One spoke admiringly, saying he was so proud that his wife had finally plunged in to begin a public political life of her own. That was President Clinton, the day after the first lady announced she will run for the Senate from New York and move to the state to campaign.

The other spoke derisively, saying curtly that what Hillary Rodham Clinton does in her campaign to become U.S. senator has no bearing on his own agenda. That would be Mayor Rudolph W. Giuliani. He also offered that his strategy (of letting her run against herself) is working quite well.

The two men who will factor most prominently in Hillary Clinton's race for the Senate spoke briefly today--one at the White House and one at New York's City Hall--a day after she ended all speculation and Democratic hand-wringing by announcing that she is definitely in the Senate race and plans to roll up her sleeves and fight, even forgo much of her role as first lady.

That last part raised questions on what it would mean for the presidential marriage. But the president told reporters today in the Rose Garden that he and his wife will adjust. "We'll have to make accommodations," he said, adding that in Washington she will "do some things and some things she might otherwise do, she won't."

Of their new home in Chappaqua, a New York City suburb, he said, "She'll have a place to be when she's up there campaigning, not here in the White House."

"I'll try to do for her what she's always done for me," the president added. "I'm proud of her."

Clinton revealed that he had advised his wife to announce her candidacy now rather than wait until next year, on the theory that "if there's any doubt and you can resolve it, you ought to do it."

By definitively stating she is in the race and that she will make an official announcement early next year, Hillary Clinton indeed dispelled the mounting doubts about her candidacy that threatened to erode her political legitimacy.

But her likely Republican opponent said in brief comments today that he has no plan to match her actions. "When I'm ready" is all Giuliani would say when asked when he, too, would throw his hat in the ring.
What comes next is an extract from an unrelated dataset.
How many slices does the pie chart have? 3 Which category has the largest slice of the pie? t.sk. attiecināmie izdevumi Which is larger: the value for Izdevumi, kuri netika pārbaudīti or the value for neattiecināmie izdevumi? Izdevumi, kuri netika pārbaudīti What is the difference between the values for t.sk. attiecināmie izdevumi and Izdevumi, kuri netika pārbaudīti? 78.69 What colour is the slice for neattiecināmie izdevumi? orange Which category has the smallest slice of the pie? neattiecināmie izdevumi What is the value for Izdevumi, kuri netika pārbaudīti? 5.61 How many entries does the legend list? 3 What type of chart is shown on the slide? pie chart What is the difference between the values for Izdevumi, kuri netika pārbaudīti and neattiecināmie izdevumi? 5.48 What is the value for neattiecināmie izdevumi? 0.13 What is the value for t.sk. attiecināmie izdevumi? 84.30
Giuliani has persistently refused to be pushed on his announcement. Even when New York Gov. George E. Pataki (R) endorsed the mayor's prospective run for Senate back in August and urged him to announce sooner rather than later, Giuliani stuck to his own time frame, which he has yet to divulge.

After Hillary Clinton's announcement Tuesday, her spokesman, Howard Wolfson, told reporters it was time for Giuliani to "put up or shut up." And today, a crowd of reporters packed the Blue Room at Giuliani's City Hall to nudge some comment out of him.

"Is it yes or is it no?" a reporter asked, echoing the question Hillary Clinton was asked Tuesday by a supporter.

Said Giuliani: "When I'm ready I'll answer it, on my own time and in my own way. And I'm not going to let outside events force me into a decision. I'll do it when I'm ready. So far our strategy is working, so there's no reason to change it."

Previously, Giuliani has described his strategy this way: "the longer she runs against herself, the better we do." That comment came in response to opinion polls during the summer that showed Hillary Clinton's support falling from its initial high and settling in a stagnant spot slightly below Giuliani, where it remains.

CAPTION: New York Mayor Rudolph Giuliani said of the race: "So far our strategy is working."